Я думал, что он ответит еще большей грубостью – такие разговоры не были редкостью среди подпольных работников в царское время. И тогда товарищи следили друг за другом и останавливали друг друга, если казалось, что один из них делает ложный шаг. Но тогда шла упорная борьба. Этой борьбе мы должны были отдавать все свои силы, без остатка, – а теперь?
Но мое воодушевление снова пропало даром. Витман не ответил на мою грубость. Вместо этого он вынул из кармана записную книжечку, сделал в ней какую-то отметку и просто сказал:
– А теперь пойдемте в клуб. Я выполнил свою обязанность и больше не возвращусь к этому вопросу.
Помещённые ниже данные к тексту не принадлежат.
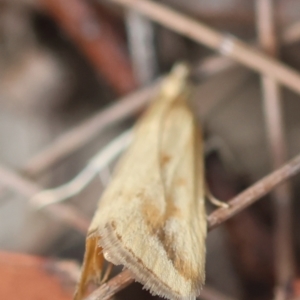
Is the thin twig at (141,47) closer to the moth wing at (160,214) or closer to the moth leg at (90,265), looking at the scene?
the moth wing at (160,214)

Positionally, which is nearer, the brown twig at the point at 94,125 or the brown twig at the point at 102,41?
the brown twig at the point at 94,125

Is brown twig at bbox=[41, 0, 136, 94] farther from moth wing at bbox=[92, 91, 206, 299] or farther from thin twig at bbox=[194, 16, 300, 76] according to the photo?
moth wing at bbox=[92, 91, 206, 299]

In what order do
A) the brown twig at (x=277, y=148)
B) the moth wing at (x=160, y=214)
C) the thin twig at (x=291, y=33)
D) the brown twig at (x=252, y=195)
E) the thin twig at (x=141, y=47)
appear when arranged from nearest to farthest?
the moth wing at (x=160, y=214)
the brown twig at (x=252, y=195)
the brown twig at (x=277, y=148)
the thin twig at (x=291, y=33)
the thin twig at (x=141, y=47)

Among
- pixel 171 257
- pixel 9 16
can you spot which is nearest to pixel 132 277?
pixel 171 257

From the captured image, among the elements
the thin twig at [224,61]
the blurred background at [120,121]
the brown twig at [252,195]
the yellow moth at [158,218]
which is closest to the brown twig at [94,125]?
the blurred background at [120,121]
Его хладнокровие до того поразило меня, что я подчинился беспрекословно. Я пошел в клуб, выслушал скучнейшую проповедь, подошел после обедни к даме из девятого номера. Та смотрела на меня с сочувствием – она, вероятно, тоже знала, что я совершил нехороший поступок, но не осуждала, как другие, а жалела меня.
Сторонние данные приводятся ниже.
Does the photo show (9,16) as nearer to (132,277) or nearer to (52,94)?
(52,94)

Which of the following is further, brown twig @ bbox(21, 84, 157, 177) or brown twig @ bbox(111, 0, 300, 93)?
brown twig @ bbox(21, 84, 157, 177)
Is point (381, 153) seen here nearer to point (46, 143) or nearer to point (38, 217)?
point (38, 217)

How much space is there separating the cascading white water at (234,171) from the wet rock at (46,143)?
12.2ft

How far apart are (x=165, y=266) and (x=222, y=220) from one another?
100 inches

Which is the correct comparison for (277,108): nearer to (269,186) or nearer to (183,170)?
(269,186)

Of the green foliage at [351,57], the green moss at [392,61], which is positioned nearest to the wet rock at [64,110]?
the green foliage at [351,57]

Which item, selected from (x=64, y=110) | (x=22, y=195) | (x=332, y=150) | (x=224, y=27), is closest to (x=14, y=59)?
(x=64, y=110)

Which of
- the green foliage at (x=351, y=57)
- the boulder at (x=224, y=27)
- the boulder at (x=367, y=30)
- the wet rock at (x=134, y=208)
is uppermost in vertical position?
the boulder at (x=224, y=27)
«Вот видите, – как будто говорила она, – до чего доводит одиночество». Я ждал продолжения неоконченного в прошлое свидание разговора и не ошибся.
– А вы подумали о моем предложении? – улыбаясь сказала она. – Вы обещали подумать…
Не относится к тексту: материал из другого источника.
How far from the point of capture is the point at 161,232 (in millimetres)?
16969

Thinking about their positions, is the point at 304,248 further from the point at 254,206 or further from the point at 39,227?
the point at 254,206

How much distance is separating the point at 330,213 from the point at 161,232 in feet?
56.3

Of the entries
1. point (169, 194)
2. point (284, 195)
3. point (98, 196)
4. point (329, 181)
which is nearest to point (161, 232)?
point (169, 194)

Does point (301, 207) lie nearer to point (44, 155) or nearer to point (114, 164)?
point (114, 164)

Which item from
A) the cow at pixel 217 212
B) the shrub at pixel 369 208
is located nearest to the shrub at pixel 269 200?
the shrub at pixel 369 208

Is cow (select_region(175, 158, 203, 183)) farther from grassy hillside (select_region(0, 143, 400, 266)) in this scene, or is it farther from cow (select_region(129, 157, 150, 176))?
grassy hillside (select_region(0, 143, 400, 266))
Я вспомнил деревянную девицу, и этот образ теперь внушил мне еще большее отвращение.
– Нет, – сухо ответил я.
Дама тотчас же оставила меня и, сохраняя ту же приветливую улыбку, стала разговаривать с другими. Я понял, что совершил большую тактическую ошибку: надо было ответить помягче, надо было оттянуть ответ, но вы знаете мое настроение и поймете, что отнестись к этому повторному предложению иначе я не мог.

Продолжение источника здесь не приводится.